◆ **TASK INSTRUCTIONS**
Spot each line in the data below containing "real" and copy it.

◆ **SOURCE DATA**
* * *

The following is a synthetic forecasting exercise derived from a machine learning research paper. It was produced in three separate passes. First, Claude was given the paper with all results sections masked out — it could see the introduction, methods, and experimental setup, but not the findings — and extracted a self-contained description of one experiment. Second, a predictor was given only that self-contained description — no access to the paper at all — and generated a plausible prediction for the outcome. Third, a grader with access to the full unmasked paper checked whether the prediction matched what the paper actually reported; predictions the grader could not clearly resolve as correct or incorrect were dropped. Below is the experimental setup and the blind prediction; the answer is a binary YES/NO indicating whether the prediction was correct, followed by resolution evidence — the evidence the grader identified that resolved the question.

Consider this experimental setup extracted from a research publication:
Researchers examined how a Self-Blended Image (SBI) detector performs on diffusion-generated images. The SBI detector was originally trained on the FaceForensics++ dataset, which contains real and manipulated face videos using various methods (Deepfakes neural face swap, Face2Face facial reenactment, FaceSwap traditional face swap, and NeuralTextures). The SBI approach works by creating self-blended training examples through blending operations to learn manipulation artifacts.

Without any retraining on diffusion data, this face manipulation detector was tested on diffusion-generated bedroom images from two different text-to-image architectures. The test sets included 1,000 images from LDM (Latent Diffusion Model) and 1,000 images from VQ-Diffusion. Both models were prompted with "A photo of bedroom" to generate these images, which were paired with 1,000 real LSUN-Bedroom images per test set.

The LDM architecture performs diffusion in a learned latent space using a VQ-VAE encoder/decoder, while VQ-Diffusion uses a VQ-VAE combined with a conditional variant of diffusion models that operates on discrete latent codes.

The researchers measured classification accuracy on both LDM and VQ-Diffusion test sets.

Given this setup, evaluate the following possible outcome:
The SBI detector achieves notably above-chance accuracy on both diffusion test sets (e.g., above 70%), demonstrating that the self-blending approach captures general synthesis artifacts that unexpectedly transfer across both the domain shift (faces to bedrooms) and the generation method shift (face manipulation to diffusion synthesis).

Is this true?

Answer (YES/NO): NO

* * *

◆ **RESPONSE AREA**
Researchers examined how a Self-Blended Image (SBI) detector performs on diffusion-generated images. The SBI detector was originally trained on the FaceForensics++ dataset, which contains real and manipulated face videos using various methods (Deepfakes neural face swap, Face2Face facial reenactment, FaceSwap traditional face swap, and NeuralTextures). The SBI approach works by creating self-blended training examples through blending operations to learn manipulation artifacts.
Without any retraining on diffusion data, this face manipulation detector was tested on diffusion-generated bedroom images from two different text-to-image architectures. The test sets included 1,000 images from LDM (Latent Diffusion Model) and 1,000 images from VQ-Diffusion. Both models were prompted with "A photo of bedroom" to generate these images, which were paired with 1,000 real LSUN-Bedroom images per test set.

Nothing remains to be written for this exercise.